#### ASSIGNED TASK A:
Copy the passage on access to outer level IR analyses in full, word for word.

#### PASSAGE FOR REVIEW:
□ □ □ □ □ □ □
Getting direct access to an outer level IR analysis manager is not allowed.
This is to keep in mind potential future pass concurrency, for example
parallelizing function passes over different functions in a CGSCC or module.
Since passes can ask for a cached analysis result, allowing passes to trigger
outer level analysis computation could result in non-determinism if
concurrency was supported. Therefore a pass running on inner level IR cannot
change the state of outer level IR analyses. Another limitation is that outer
level IR analyses that are used must be immutable, or else they could be
invalidated by changes to inner level IR. Outer analyses unused by inner
passes can and often will be invalidated by changes to inner level IR. These
invalidations happen after the inner pass manager finishes, so accessing
mutable analyses would give invalid results.

The exception to the above is accessing function analyses in loop passes.
Loop passes inherently require modifying the function the loop is in, and
that includes some function analyses the loop analyses depend on. This
discounts future concurrency over separate loops in a function, but that's a
tradeoff due to how tightly a loop and its function are coupled. To make sure
the function analyses loop passes use are valid, they are manually updated in
the loop passes to ensure that invalidation is not necessary. There is a set
of common function analyses that loop passes and analyses have access to
which is passed into loop passes as a ``LoopStandardAnalysisResults``
parameter. Other function analyses are not accessible from loop passes.
□ □ □ □ □ □ □
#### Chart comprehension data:
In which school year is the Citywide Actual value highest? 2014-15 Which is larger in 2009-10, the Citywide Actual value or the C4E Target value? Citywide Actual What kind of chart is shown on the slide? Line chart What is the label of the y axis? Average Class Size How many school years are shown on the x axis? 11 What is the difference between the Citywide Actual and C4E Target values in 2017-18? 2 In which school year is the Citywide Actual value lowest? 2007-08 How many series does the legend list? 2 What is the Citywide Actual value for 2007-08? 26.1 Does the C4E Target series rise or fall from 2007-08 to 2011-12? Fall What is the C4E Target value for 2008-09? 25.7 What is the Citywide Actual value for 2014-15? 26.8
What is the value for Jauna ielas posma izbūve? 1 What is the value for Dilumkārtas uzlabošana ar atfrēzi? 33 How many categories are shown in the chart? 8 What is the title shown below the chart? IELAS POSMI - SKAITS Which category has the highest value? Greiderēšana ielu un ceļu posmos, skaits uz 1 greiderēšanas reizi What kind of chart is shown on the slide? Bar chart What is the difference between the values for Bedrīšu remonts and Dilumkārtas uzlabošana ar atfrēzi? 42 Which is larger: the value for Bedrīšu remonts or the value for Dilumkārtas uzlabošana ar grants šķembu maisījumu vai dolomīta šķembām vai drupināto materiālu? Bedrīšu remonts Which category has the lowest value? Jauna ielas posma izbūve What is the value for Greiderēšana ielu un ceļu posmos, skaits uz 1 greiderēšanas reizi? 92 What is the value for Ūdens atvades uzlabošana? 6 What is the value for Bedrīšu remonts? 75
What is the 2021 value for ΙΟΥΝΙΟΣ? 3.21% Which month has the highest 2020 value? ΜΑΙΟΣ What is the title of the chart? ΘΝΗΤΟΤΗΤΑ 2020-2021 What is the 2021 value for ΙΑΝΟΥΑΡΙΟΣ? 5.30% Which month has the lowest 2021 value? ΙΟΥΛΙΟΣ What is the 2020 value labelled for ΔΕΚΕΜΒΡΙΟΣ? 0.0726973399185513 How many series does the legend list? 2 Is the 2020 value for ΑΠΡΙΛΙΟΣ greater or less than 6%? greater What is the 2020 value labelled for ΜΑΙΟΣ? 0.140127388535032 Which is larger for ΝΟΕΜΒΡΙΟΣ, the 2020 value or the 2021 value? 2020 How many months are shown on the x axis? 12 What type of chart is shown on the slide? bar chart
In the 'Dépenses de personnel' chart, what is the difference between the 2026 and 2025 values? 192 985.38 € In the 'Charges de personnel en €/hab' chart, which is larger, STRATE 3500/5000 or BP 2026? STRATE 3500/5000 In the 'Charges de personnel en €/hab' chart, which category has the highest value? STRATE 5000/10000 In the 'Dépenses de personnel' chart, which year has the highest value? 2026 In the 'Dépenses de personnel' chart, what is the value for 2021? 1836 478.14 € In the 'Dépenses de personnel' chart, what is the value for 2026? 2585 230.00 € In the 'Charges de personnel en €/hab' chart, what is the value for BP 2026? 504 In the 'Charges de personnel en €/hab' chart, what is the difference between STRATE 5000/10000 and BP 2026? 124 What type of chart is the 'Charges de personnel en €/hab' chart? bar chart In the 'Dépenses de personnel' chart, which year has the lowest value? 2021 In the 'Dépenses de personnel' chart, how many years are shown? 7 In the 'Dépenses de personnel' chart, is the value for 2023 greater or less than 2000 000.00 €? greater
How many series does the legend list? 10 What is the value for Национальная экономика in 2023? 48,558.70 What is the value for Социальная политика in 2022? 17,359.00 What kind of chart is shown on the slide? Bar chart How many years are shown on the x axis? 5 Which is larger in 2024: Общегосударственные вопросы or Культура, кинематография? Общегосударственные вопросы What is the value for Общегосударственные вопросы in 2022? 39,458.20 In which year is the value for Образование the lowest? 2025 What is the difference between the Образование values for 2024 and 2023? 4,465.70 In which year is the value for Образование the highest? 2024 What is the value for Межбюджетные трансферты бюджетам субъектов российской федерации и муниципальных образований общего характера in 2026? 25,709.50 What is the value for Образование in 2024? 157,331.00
□ □ □ □ □ □ □
#### ASSIGNED TASK B:
Count the lines of the entries above that contain the string "вопросы", treating case as significant. Reply with only the number.

#### EXERCISE OUTPUT A:
Getting direct access to an outer level IR analysis manager is not allowed.
This is to keep in mind potential future pass concurrency, for example
parallelizing function passes over different functions in a CGSCC or module.
Since passes can ask for a cached analysis result, allowing passes to trigger
outer level analysis computation could result in non-determinism if
concurrency was supported. Therefore a pass running on inner level IR cannot
change the state of outer level IR analyses. Another limitation is that outer
level IR analyses that are used must be immutable, or else they could be
invalidated by changes to inner level IR. Outer analyses unused by inner
passes can and often will be invalidated by changes to inner level IR. These
invalidations happen after the inner pass manager finishes, so accessing
mutable analyses would give invalid results.

The exception to the above is accessing function analyses in loop passes.
Loop passes inherently require modifying the function the loop is in, and
that includes some function analyses the loop analyses depend on. This
discounts future concurrency over separate loops in a function, but that's a
tradeoff due to how tightly a loop and its function are coupled. To make sure
the function analyses loop passes use are valid, they are manually updated in
the loop passes to ensure that invalidation is not necessary. There is a set
of common function analyses that loop passes and analyses have access to
which is passed into loop passes as a ``LoopStandardAnalysisResults``
parameter. Other function analyses are not accessible from loop passes.

#### EXERCISE OUTPUT B:
1